The Central Bank of Nigeria (CBN) has made interventions in the Retail Secondary Market Intervention Sales (SMIS) of the Foreign Exchange market totalling $271.83 million and CNY41.14 million.
Its Director, Corporate Communications, Isaac Okorafor, confirmed that the CNY41.14million was for the payment of Renminbi-denominated Letters of Credit for agriculture as well as raw materials.
The weekend’s transaction was in addition to the $205 million injected into the Wholesale, Small and Medium Enterprises (SMEs), and Invisibles segments of the market last Tuesday.
Okorafor expressed satisfaction with the performance and stability of the economy, noting that the country would experience more growth as the bank has placed restrictions on the purchase of forex from the market for items in the textile and cotton value chain.
Meanwhile, the Naira exchanged at N360/$1 on Friday in the Bureau De Change (BDC) segment of the market.
The apex bank had a week ago intervened with $210 million to sustain liquidity in that segment of the market.

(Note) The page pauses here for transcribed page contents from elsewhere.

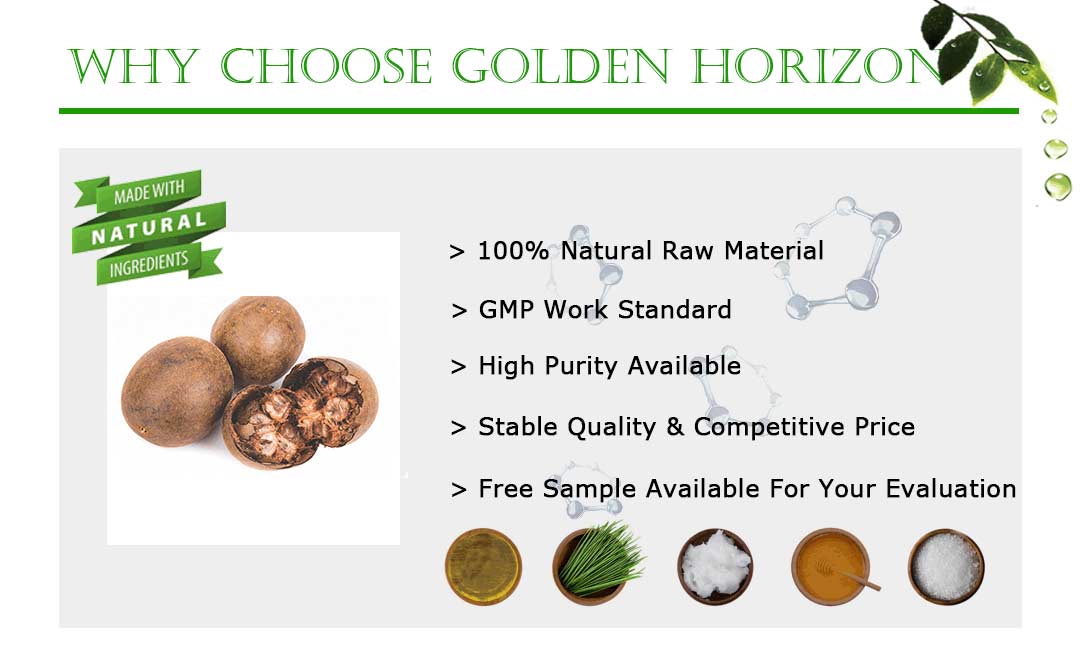 WHY CHOOSE GOLDEN HORIZON

MADE WITH NATURAL INGREDIENTS

> 100% Natural Raw Material

> GMP Work Standard

> High Purity Available

> Stable Quality & Competitive Price

> Free Sample Available For Your Evaluation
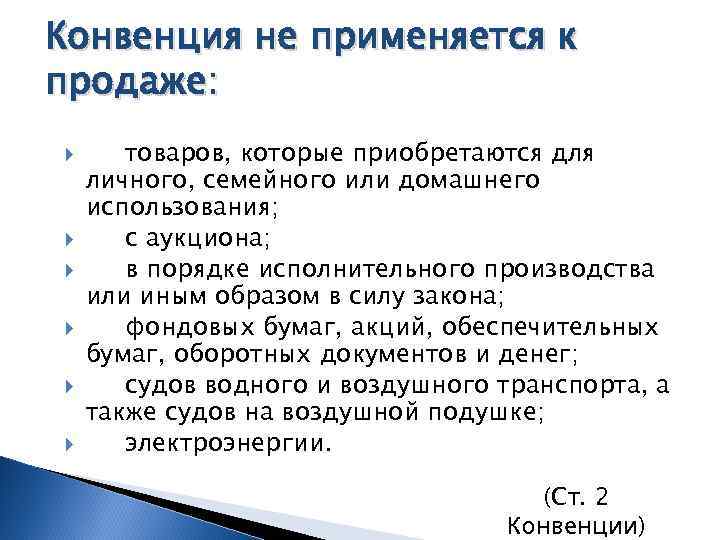 Конвенция не применяется к продаже:

товаров, которые приобретаются для личного, семейного или домашнего использования;

с аукциона;

в порядке исполнительного производства или иным образом в силу закона;

фондовых бумаг, акций, обеспечительных бумаг, оборотных документов и денег;

судов водного и воздушного транспорта, а также судов на воздушной подушке;

электроэнергии.

(Ст. 2 Конвенции)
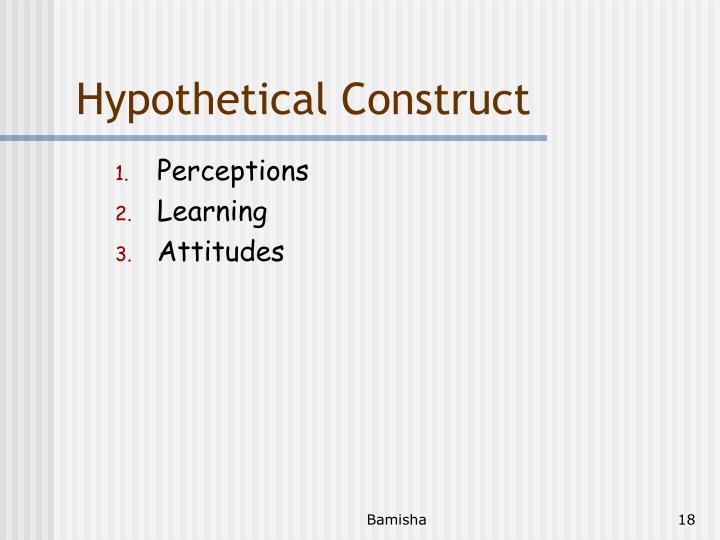 Hypothetical Construct

1. Perceptions
2. Learning
3. Attitudes

Bamisha

18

According to the CBN, authorised dealers in the wholesale segment of the market, as in previous deals, were offered $100 million, while those in the Small and Medium Enterprises (SMEs) segment got $55 million.
Customers buying forex for invisibles, such as tuition fees, medical payments and Basic Travel Allowance (BTA) were also allotted $55 million.
Okorafor confirmed the transactions, reiterating that the CBN will continue to make forex available to ensure the continued stability in the markets.
In another intervention on April 18, the bank injected $254.8million and CNY34.8 million into the SMIS segment.